Science

Facebook users can find out if they were part of privacy scandal

​Get ready to find out if your Facebook data was swept up in the Cambridge Analytica scandal.

It's estimated the personal information of 622,161 users in Canada was improperly used

Facebook will notify its users if they were one of the 87 million people who had their information shared with data firm Cambridge Analytica. (Paul Sakuma/Associated Press)

Get ready to find out if your Facebook data was swept up in the Cambridge Analytica scandal.

Starting Monday, the 87 million users who might have had their data shared with Cambridge Analytica will get a detailed message on their news feeds. Facebook says most of the affected users (more than 70 million) are in the U.S., though there are over a million each in the Philippines, Indonesia and the U.K.

Facebook also estimates the personal information of 622,161 users in Canada was improperly accessed by Cambridge Analytica.

You can check if your data was shared with Cambridge Analytica by clicking on this link on a new Facebook help page.

In addition, all 2.2 billion Facebook users will receive a notice titled "Protecting Your Information" with a link to see what apps they use and what information they have shared with those apps. If they want, they can shut off apps individually or turn off third-party access to their apps completely.

The company said Friday that is has suspended AggregateIQ, the B.C. firm linked to Cambridge Analytica, from its platform following reports that the company may be connected to Cambridge Analytica's parent company, SCL.

Facebook CEO Mark Zuckerberg will testify in front of the U.S. Congress on Tuesday amid privacy concerns. (Jeff Roberson/Associated Press)

AggregateIQ has said it has always complied with the law and has denied ever being part of Cambridge Analytica or SCL. It has also said it never entered into a contract with Cambridge Analytica, nor has it ever had access to Facebook data allegedly obtained improperly by Cambridge Analytica.

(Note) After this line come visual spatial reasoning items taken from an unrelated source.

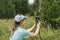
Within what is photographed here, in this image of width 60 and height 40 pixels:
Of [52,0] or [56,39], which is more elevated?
[52,0]

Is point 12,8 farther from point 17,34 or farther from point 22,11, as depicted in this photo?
point 17,34

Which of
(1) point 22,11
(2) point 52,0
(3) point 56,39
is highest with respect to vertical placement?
(2) point 52,0

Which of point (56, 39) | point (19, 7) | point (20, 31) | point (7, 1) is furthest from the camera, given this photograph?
point (19, 7)

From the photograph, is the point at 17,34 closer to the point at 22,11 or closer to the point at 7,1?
the point at 7,1

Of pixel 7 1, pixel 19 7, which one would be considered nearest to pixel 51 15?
pixel 7 1

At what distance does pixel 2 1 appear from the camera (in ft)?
154

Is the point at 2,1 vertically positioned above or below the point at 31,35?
below

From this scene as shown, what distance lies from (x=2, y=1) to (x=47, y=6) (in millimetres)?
29990

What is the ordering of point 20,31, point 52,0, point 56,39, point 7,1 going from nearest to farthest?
point 20,31, point 56,39, point 52,0, point 7,1

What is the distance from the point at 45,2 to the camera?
17.7 m

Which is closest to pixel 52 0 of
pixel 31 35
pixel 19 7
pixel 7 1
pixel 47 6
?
pixel 47 6

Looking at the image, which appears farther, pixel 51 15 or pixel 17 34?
pixel 51 15

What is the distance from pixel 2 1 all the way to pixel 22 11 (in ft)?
26.3

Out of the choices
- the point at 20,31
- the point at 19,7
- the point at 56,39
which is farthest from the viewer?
the point at 19,7
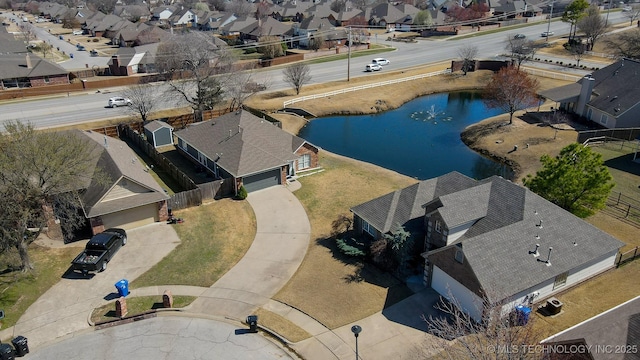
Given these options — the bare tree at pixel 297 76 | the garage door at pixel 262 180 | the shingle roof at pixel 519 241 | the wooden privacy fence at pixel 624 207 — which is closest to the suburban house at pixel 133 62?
the bare tree at pixel 297 76

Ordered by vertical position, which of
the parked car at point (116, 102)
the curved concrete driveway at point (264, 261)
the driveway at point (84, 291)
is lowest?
the curved concrete driveway at point (264, 261)

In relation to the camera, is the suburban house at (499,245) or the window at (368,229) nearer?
the suburban house at (499,245)

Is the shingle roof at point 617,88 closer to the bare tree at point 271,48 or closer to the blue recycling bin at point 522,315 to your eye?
the blue recycling bin at point 522,315

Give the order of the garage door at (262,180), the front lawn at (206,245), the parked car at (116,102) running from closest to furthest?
the front lawn at (206,245) → the garage door at (262,180) → the parked car at (116,102)

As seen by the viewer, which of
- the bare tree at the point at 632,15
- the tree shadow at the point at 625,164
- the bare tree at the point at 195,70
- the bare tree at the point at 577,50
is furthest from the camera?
the bare tree at the point at 632,15

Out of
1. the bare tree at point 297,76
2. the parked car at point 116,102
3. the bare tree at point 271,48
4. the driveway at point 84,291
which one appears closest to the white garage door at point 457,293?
the driveway at point 84,291

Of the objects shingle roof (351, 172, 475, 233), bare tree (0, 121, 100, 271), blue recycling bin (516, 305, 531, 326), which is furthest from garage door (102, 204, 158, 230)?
blue recycling bin (516, 305, 531, 326)

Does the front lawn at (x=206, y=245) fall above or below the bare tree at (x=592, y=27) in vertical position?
below

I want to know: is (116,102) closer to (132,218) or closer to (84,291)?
(132,218)

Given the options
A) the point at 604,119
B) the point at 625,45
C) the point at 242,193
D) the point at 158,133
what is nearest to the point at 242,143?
the point at 242,193
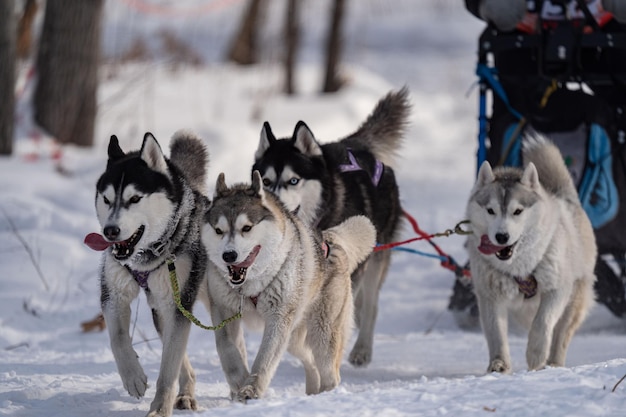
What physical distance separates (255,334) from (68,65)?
13.7ft

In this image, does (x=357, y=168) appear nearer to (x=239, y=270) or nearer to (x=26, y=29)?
(x=239, y=270)

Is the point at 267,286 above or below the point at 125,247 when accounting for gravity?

Reeling from its worst privacy crisis in history — allegations that this Trump-affiliated data mining firm may have used ill-gotten user data to try to influence elections — Facebook is in full damage-control mode. CEO Mark Zuckerberg acknowledged that he made a "huge mistake" in failing to take a broad enough view of what Facebook's responsibility is in the world. He's set to testify before Congress this week.

Cambridge Analytica whistleblower Christopher Wylie previously estimated that more than 50 million people were compromised by a personality quiz that collected data from users and their friends. In an interview aired Sunday on NBC's Meet the Press, Wylie said the true number could be even larger than 87 million.

That Facebook app, called "This is Your Digital Life," was a personality quiz created in 2014 by an academic researcher named Aleksander Kogan, who paid about 270,000 people to take it. The app vacuumed up not just the data of the people who took it, but also — thanks to Facebook's loose restrictions — data from their friends, too, including details that they hadn't intended to share publicly.

Facebook later limited the data apps can access, but it was too late in this case.

Zuckerberg said Facebook came up with the 87 million figure by calculating the maximum number of friends that users could have had while Kogan's app was collecting data. The company doesn't have logs going back that far, he said, so it can't know exactly how many people may have been affected.